» **GOAL OF THE EXERCISE**
When you write out the listing, keep every word as it stands and drop the pictures.

» **COLLECTED MATERIAL**
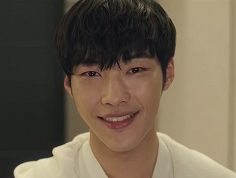Hero Korean Drama - Woo Do Hwan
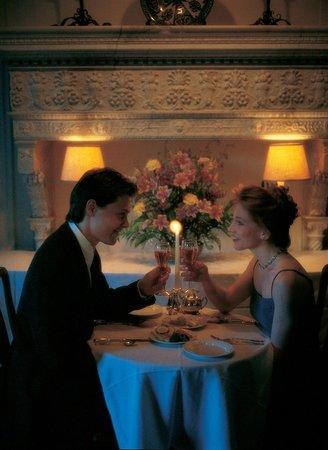 lancellotti-dining-room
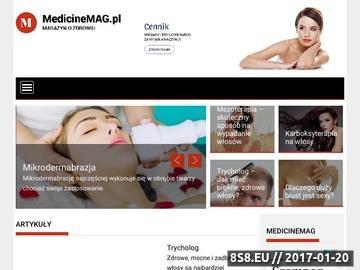 Zrzut strony Artykuły medyczne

» **ANSWER BOX**
Hero Korean Drama - Woo Do Hwan
 lancellotti-dining-room
 Zrzut strony Artykuły medyczne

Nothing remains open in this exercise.